T K Devasia (Kerala Buzz) / 23 November 2012

After its plea for a scheme to rehabilitate the Non-Resident Keralites (NRKs) returning to their home state after several years of toil abroad not receiving any favourable response from the federal government, the state is veering around to the view that the NRKs and their families themselves should take care of their future.

The Non-Resident Keralites Affairs (Norka) department of the government thinks the NRKs can secure their post-return life only if they save part of their earnings and invest them in remunerative areas. Its field agency, Norka-Roots, has joined hands with Dubai-based Pravasi Bandhu Welfare Trust (PBWD) to spread this message.

Over 150 family members, mostly wives, of the NRKs vowed to save at least 20 per cent of the remittance they receive from abroad after they were explained how the savings can make a difference in their life in three workshops conducted by the PBWD in the capital district recently.

Majority of them have been spending whatever they were getting. They said the money they get every month was sufficient to meet only the household needs. However, when they were told about areas where they can cut expenditure without affecting the quality of the life, many of them agreed that they can indeed save some for the future.

Impressed by the response of the family members, Norka-Roots chief executive officer Noel Thomas said they will examine possibility of conducting such financial education workshops throughout the state in association with the local bodies. The company will also consider methods to help the families start micro enterprises with the savings they make.

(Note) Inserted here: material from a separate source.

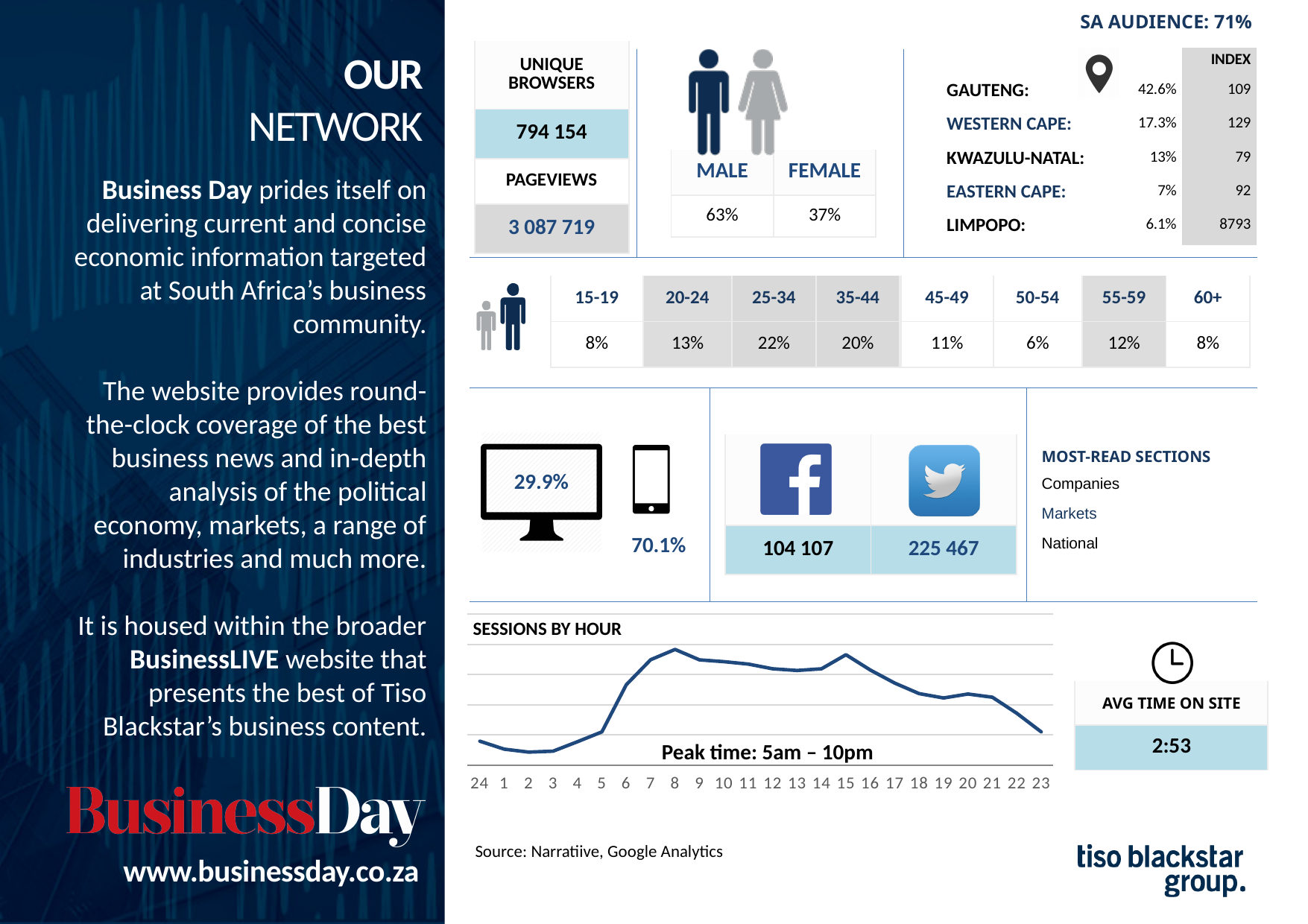
What kind of chart is the "Sessions by Hour" chart? line chart In the "Sessions by Hour" chart, do sessions rise or fall between hour 15 and hour 23? fall In the "Sessions by Hour" chart, which is larger, the value at hour 15 or the value at hour 23? hour 15 In the "Sessions by Hour" chart, which is larger, the value at hour 8 or the value at hour 2? hour 8 In the "Sessions by Hour" chart, which is larger, the value at hour 12 or the value at hour 1? hour 12 How many hour points are plotted along the x axis of the "Sessions by Hour" chart? 24 In the "Sessions by Hour" chart, do sessions rise or fall between hour 3 and hour 8? rise What is the first hour label on the x axis of the "Sessions by Hour" chart? 24 In the "Sessions by Hour" chart, do sessions rise or fall between hour 8 and hour 13? fall What peak time is annotated on the "Sessions by Hour" chart? 5am – 10pm What is the title of the line chart on the slide? SESSIONS BY HOUR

PBWD chairman K V Shamusheen, who has conducted over 270 such workshops across Middle East in the past one decade, said financial education was found effective in bringing about financial discipline and cultivating a habit of saving among expatriates.

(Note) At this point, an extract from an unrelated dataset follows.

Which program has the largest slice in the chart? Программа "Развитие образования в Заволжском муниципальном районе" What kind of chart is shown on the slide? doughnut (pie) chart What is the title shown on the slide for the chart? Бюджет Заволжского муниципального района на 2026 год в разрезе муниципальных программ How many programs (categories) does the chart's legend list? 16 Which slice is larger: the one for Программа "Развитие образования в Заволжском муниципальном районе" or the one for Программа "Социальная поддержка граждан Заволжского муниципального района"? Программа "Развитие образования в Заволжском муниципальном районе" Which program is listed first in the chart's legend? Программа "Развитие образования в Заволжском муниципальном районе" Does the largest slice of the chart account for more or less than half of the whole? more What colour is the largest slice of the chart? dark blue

A study by Georgetown University School of Foreign Service in Qatar (SFS-Q) showed that the programme offered to a group of married migrant workers whose wives remained behind in India, led to substantial changes in the migrant financial practices and savings goals.

The university arrived at the conclusion after evaluating the financial practices of about 100 expatriates, who attended the programme at Qatar, and their families in India. The evaluation was done a year after the expatriates attended the programme.

Shamsudheen said he had decided to extend the programme to the families of the migrants since they are handling the remittances.

He said most of the family members of the migrants were lavishly spending the money because of wrong perceptions of the life in Gulf. He said majority of the migrants were sending money home by forgoing their own basic requirements. Many of them even borrow money to keep the family happy. Such people will have a hard time when they return home after ending their overseas life.